→ READING TEXT:

Initialization between (-2, 2) failed after 100 attempts in Bass model fitting

Hi, I am really new to Stan and trying to fit Bass Model with hierarchical structure.
I succeeded in estimating all the coefficients in the model by MH algorithm using R before. However, I have some trouble now. In inference, I faced error codes like

Chain 1: Rejecting initial value:
Chain 1: Gradient evaluated at the initial value is not finite.
Chain 1: Stan can’t start sampling from this initial value.
Chain 1:
Chain 1: Initialization between (-2, 2) failed after 100 attempts.
Chain 1: Try specifying initial values, reducing ranges of constrained values, or reparameterizing the model.
[1] “Error in sampler$call_sampler(args_list[[i]]) : Initialization failed.”
[1] “error occurred during calling the sampler; sampling not done”

→ DESCRIPTION OF THE TASK: Print the forum post above about the Stan initialization failure in Bass model fitting in full, word for word.

→ RECORD SET:
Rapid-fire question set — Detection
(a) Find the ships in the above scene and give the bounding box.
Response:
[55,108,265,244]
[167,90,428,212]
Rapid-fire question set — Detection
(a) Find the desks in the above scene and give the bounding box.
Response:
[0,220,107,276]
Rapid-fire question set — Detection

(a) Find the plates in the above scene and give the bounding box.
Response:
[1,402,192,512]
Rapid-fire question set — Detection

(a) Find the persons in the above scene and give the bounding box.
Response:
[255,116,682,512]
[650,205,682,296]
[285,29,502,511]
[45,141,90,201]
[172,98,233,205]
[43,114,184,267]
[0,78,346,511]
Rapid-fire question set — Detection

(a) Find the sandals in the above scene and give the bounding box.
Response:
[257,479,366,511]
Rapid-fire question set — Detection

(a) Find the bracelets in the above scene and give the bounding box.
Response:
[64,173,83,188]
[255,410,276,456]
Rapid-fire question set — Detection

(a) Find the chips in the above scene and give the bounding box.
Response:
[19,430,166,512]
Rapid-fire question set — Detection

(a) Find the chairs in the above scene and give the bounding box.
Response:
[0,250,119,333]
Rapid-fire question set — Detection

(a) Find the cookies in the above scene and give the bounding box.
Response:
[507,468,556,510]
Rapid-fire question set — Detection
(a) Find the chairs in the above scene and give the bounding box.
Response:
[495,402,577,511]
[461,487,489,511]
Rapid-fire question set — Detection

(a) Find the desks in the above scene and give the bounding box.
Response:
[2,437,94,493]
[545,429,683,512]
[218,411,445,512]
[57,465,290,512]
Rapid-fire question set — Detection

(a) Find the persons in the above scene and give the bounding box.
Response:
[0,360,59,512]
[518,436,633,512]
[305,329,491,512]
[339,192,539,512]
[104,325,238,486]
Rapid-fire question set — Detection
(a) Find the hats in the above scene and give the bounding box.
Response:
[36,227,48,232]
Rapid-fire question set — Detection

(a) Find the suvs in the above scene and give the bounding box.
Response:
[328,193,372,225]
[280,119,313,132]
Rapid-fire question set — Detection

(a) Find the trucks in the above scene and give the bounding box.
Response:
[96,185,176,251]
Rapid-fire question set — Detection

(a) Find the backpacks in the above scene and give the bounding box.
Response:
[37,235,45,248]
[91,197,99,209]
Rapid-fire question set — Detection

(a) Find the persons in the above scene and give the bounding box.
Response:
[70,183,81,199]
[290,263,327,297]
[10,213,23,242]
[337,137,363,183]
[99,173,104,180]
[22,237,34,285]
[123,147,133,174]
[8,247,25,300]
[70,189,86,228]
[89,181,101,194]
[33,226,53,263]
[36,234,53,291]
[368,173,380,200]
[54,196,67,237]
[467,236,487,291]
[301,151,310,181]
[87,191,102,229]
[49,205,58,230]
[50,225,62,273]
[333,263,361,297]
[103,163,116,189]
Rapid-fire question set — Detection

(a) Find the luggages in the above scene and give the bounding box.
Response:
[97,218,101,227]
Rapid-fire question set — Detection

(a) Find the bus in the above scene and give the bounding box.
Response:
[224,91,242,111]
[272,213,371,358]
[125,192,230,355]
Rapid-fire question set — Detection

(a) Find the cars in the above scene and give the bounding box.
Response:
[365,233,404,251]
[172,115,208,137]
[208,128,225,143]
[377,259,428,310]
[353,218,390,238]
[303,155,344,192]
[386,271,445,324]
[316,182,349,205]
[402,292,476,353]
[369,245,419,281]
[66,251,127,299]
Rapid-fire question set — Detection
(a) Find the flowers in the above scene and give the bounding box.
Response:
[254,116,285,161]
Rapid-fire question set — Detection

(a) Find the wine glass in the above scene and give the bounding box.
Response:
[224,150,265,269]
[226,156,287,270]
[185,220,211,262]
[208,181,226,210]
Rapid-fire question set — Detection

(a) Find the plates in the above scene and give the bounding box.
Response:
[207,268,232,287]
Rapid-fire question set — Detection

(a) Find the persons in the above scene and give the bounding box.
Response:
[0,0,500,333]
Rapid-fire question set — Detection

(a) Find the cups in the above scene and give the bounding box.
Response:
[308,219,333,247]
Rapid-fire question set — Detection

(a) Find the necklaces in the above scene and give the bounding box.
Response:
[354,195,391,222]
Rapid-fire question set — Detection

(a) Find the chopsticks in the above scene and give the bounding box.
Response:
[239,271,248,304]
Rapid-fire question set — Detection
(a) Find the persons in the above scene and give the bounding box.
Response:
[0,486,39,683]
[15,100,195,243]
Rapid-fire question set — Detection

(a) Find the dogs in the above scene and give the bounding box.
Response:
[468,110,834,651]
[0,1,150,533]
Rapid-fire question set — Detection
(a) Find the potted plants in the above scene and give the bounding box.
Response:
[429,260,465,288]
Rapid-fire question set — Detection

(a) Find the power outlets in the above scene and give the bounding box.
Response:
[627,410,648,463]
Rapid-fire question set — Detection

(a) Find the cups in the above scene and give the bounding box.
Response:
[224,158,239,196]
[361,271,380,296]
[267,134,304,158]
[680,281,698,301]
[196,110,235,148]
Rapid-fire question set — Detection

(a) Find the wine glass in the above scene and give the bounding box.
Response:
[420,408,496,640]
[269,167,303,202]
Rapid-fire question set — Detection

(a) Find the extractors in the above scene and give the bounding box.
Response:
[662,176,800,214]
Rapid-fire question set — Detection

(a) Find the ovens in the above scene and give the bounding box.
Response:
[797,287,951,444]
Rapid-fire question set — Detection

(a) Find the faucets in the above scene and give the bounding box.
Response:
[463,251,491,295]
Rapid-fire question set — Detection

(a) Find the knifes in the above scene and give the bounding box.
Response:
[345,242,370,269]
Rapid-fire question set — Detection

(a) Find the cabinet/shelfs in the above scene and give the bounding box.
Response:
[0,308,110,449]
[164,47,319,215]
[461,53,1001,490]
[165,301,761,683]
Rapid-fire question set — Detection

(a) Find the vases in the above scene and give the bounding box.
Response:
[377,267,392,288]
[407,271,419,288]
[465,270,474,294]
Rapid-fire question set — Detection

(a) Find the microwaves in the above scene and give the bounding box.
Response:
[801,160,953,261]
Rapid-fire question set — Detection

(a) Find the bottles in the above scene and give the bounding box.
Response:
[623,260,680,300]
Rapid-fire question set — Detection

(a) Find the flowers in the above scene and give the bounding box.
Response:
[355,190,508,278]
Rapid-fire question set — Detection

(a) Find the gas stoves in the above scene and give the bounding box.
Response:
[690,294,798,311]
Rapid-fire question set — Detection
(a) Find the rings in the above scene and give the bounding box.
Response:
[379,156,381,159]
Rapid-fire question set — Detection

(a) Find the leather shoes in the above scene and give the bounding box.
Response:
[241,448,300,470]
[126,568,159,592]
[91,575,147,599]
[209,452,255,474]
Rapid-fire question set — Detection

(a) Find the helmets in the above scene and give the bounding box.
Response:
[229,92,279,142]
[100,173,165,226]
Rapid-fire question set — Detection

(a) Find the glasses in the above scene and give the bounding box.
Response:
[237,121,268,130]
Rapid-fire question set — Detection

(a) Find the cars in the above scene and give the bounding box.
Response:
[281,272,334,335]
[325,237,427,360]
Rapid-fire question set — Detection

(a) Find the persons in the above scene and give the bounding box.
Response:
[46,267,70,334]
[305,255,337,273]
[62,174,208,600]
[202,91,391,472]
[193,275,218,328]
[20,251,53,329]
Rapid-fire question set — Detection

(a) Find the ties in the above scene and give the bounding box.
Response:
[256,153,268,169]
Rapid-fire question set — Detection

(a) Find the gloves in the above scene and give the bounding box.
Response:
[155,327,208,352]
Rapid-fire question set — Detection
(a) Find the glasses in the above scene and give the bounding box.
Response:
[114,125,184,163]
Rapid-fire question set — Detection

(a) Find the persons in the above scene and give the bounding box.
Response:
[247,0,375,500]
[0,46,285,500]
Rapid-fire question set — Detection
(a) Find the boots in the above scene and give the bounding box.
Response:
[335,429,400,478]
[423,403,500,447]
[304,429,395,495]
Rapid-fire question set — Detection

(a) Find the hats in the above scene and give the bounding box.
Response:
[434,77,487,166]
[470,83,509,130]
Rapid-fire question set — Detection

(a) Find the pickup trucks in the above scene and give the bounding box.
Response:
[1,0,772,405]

→ WRITTEN ANSWER:
Initialization between (-2, 2) failed after 100 attempts in Bass model fitting

Hi, I am really new to Stan and trying to fit Bass Model with hierarchical structure.
I succeeded in estimating all the coefficients in the model by MH algorithm using R before. However, I have some trouble now. In inference, I faced error codes like

Chain 1: Rejecting initial value:
Chain 1: Gradient evaluated at the initial value is not finite.
Chain 1: Stan can’t start sampling from this initial value.
Chain 1:
Chain 1: Initialization between (-2, 2) failed after 100 attempts.
Chain 1: Try specifying initial values, reducing ranges of constrained values, or reparameterizing the model.
[1] “Error in sampler$call_sampler(args_list[[i]]) : Initialization failed.”
[1] “error occurred during calling the sampler; sampling not done”